* **EXERCISE**: Copy the part of the forum thread below that opens with "If you had said" and closes with "hills on horizon).", changing "midnight blue" to "sky blue".

* **PASSAGE**:
** Start **

# Instrumagination



## ProudSquire (Nov 30, 2011)

When you hear an instrument being played, does it remind you of any place? From the sound alone are able to imagine a place that you might associate with the sound that the instrument producing?

To give an example: when I hear the Basson, I immediately think France. When I heart the Clarinet, the first thing that comes to mind is, Russia. The Viola I equate with Prague, but I'm not sure of the association between the two.

Just another curious thread, nevertheless, what about you? 

*Edit:*

To pilfer the words of, Ingenue:


> But if we could widen it to include colours or plants or even foods that one associates with particular instruments


Please let your imagination run free, any association you can think of is welcome. :}


----------



## Ingélou (Feb 10, 2013)

That sort of association comes to me through the music rather than the instrument. But if we could widen it to include colours or plants or even foods that one associates with particular instruments ... then crimson for the trumpet, white for the harp, a vibrant golden-brown for the cello, and purple for the violin.


----------



## ProudSquire (Nov 30, 2011)

lol I think that's a fantastic idea, Ingenue. I'll add your suggestion to the OP, it should be extremely helpful.


----------



## Guest (Jun 4, 2013)

Bagpipes = Scotland. Strange, that!


----------



## Ingélou (Feb 10, 2013)

TalkingHead said:


> Bagpipes = Scotland. Strange, that!


And also purple, heather & haggis? *What* an imagination!


----------



## Taggart (Feb 14, 2013)

TalkingHead said:


> Bagpipes = Scotland. Strange, that!


Musette - France 
Uilleann pipes - Ireland
Northumbrian smallpipes - England


----------



## Guest (Jun 4, 2013)

Taggart said:


> Musette - France
> Uilleann pipes - Ireland
> Northumbrian smallpipes - England


If you had said 'cornemuse' I would have said Brittany !!


----------



## Ingélou (Feb 10, 2013)

The piccolo = bright yellow; flute = midnight blue; oboe = shocking pink; clarinet = pine-needle green; piano = indigo (colour of hills on horizon).

Violin playing French baroque = Boursin on crisp crackers; piano = toast & seville orange marmalade; and double bass = fish & chips!

** End **

* **ROWS**:
** Start **

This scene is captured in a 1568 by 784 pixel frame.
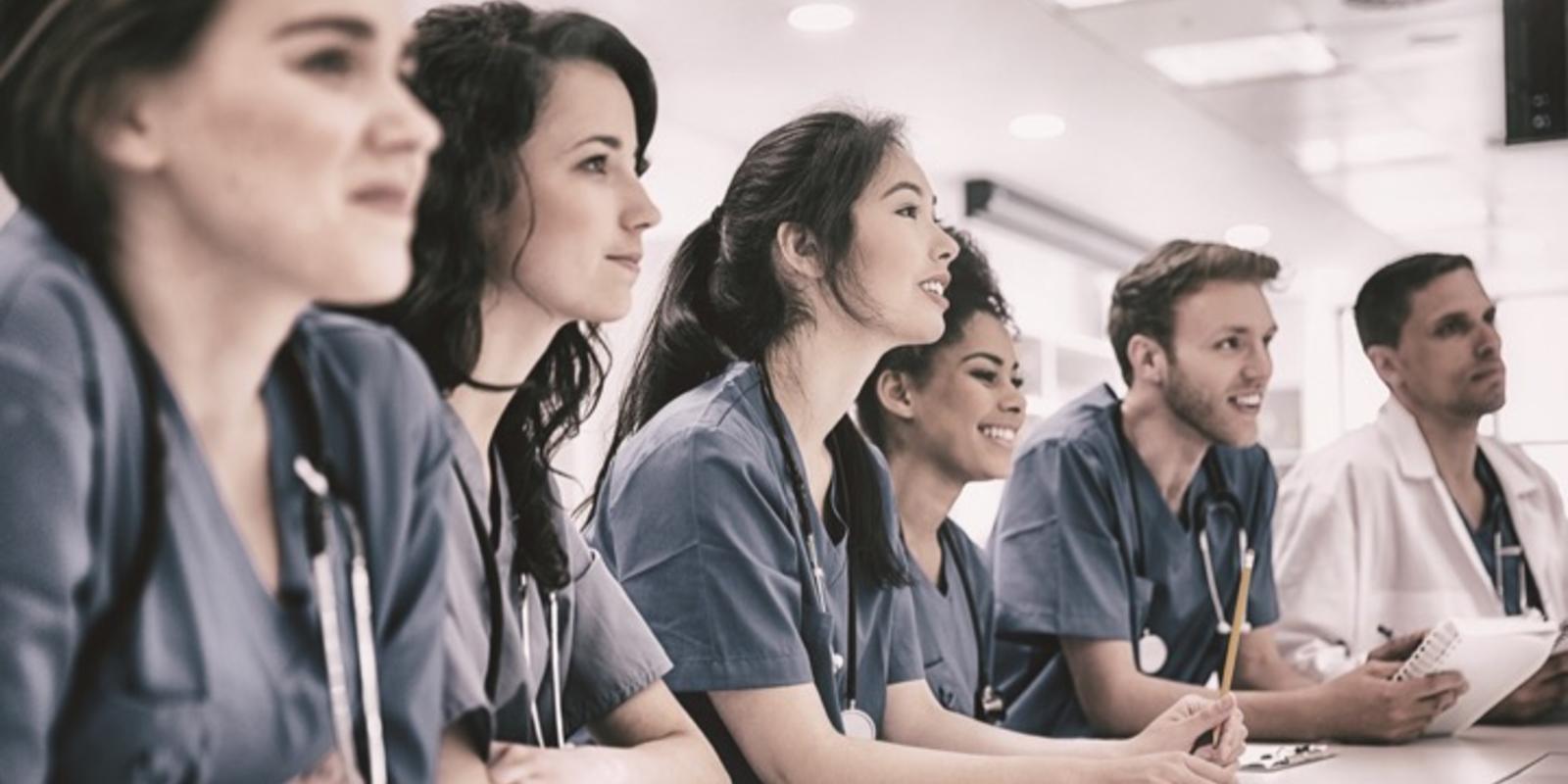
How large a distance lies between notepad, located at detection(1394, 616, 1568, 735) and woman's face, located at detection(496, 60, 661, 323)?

** End **
** Start **

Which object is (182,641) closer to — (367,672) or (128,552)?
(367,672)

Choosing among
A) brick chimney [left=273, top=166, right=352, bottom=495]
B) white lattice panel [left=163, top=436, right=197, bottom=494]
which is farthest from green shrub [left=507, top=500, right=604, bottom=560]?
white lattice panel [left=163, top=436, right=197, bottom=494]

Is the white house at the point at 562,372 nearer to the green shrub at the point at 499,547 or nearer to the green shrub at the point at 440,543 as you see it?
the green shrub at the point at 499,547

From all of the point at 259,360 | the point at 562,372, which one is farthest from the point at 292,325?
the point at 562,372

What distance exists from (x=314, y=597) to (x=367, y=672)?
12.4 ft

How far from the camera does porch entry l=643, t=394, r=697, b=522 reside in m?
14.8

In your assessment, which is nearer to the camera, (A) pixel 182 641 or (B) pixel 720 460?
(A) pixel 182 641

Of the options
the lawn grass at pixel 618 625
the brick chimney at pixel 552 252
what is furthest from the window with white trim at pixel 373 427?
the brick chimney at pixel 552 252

** End **

* **THE RESULT**:
If you had said 'cornemuse' I would have said Brittany !!


----------



## Ingélou (Feb 10, 2013)

The piccolo = bright yellow; flute = sky blue; oboe = shocking pink; clarinet = pine-needle green; piano = indigo (colour of hills on horizon).